Reduced agility is another consequence of tech debt. As businesses continue to rely on legacy code or proprietary systems, they limit their flexibility and increase the difficulty of pivoting toward new opportunities. High tech debt often means high reliance on institutional knowledge, which can also limit agility.
While companies may choose to take on tech debt to allow for more efficient and affordable operations in the short term, ultimately it can demand a high price. In terms of tech development, tech debt slows innovation. In terms of overall business output, it causes critical systems to become unstable and inefficient.
Managing tech debt
Managing tech debt begins with conducting regular technology audits. Small tech issues can quickly accumulate. An issue that is not seen as a threat can be amplified by the introduction of a seemingly unrelated technology tool. Audits should consider areas where tech efficiency is flagging as well as every addition to a business’s technology framework and the ways in which they may impact outstanding debt.
Audits should also provide measurements of predefined debt metrics. Showing the quantity of debt-related issues as well as their potential impact can help to drive better maintenance moving forward. For example, showing how many employees are affected by debt issues can help to illustrate how detrimental they are to business operations.
Code refactoring is another step taken to address tech debt. Refactoring involves removing issues in code by restructuring it without changing its functionality. Maintaining tech debt requires committing resources to regular refactoring.
Keeping detailed documentation on all tech systems is another key step to managing tech debt. Documenting all adjustments to systems is essential to effective auditing. It also streamlines the refactoring process.
Embracing processes that limit tech debt
Assuming a certain amount of tech debt may be a strategic decision.
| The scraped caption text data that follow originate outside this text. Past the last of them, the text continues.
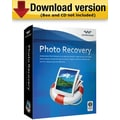 Wondershare Photo Recovery for Windows (1-User) [Download]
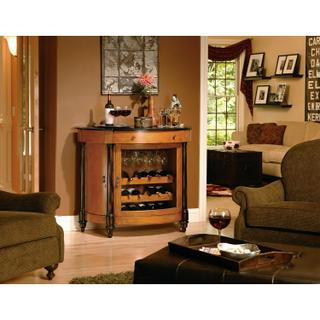 695-016 Merlot Valley Wine & Bar Console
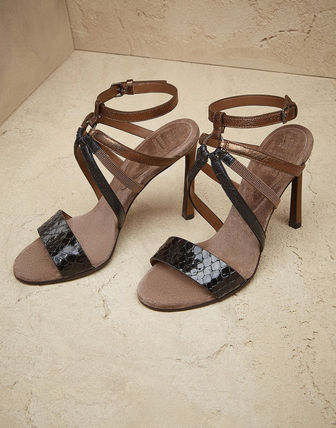 Open Toe Casual Style Blended Fabrics Leather Pin Heels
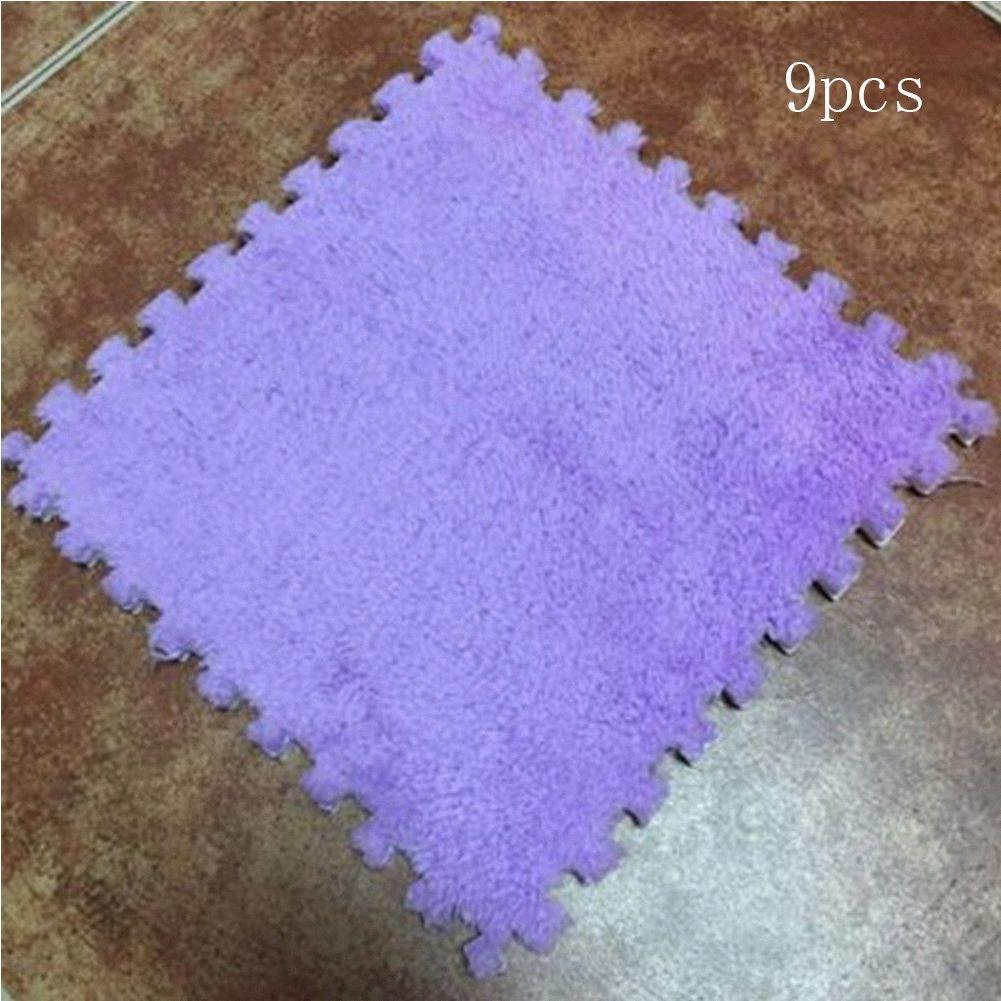NEW Long Fur Hair Eva Foam Floor Mat Baby Games Crawling Cutting Area Rug 30*30*1cm For Child Kid Living Room Bedroom Pads B1Kl#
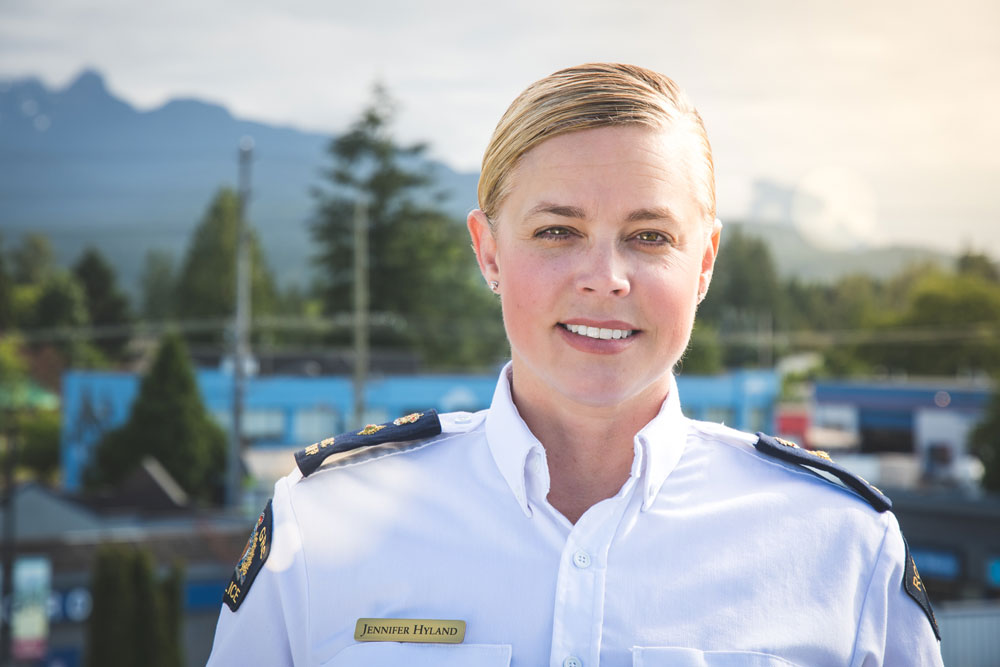 BCWLE BC Women in Law Enforcement Jennifer Hyland Wins International Award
However, businesses should generally pursue an approach to technology that avoids excessive debt.
Maintaining a regular dialogue with users about technology issues can also help to reduce the impact of debt. Surveying users about how tech issues are affecting their productivity can be included in debt audits. User feedback can alert businesses to unanticipated consequences of tech debt before it leads to significant issues.
Businesses can also decrease tech debt by optimizing their overall tech maintenance strategies. Components and platforms that pose the greatest risk to security and stability should be kept out of the debt equation. Effective strategies will identify those components and ensure they are kept current.
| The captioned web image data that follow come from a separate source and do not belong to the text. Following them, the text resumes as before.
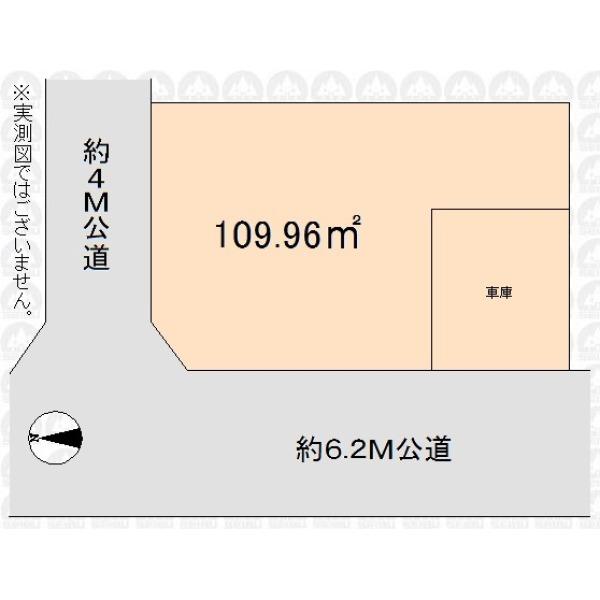 【区画図】33坪の敷地/角地につき開放感あり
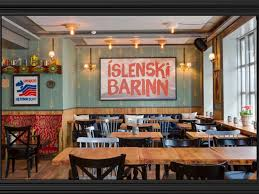 where to drink in reykjavik mapped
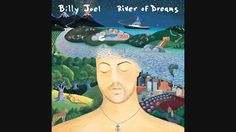 Billy Joel - The River Of Dreams (Audio)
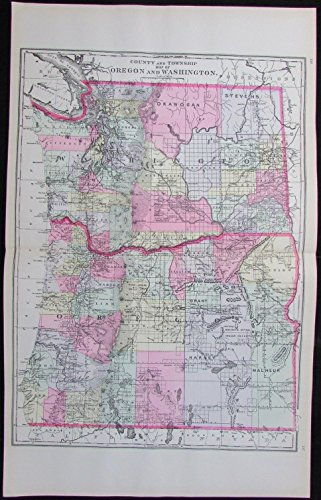 Old Detailed Colored Antique Map - Oregon Washington states 1894 large scarce detailed antique map hand colored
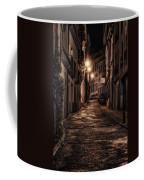 Segovia Predawn Coffee Mug by Joan Carroll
A strong tech strategy will also define a business’s position in managing legacy systems. Retiring older systems to reduce maintenance and incompatibility issues can significantly reduce tech debt. Including regular employee training in tech strategies allows businesses to be more agile when it is time to upgrade legacy systems.
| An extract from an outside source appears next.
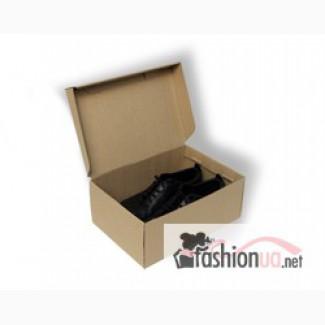 Коробка для обуви 325х210х115 бурая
The extra work associated with mitigating and avoiding tech debt can be costly, but it cannot be ignored. At least, tech debt will negatively impact employee efficiency and morale. At most, it can expose a business to dangerous vulnerabilities that can lead to operational failures or security breaches. To maintain healthy technology systems and drive overall business success, businesses must take steps to keep tech debt at a minimum.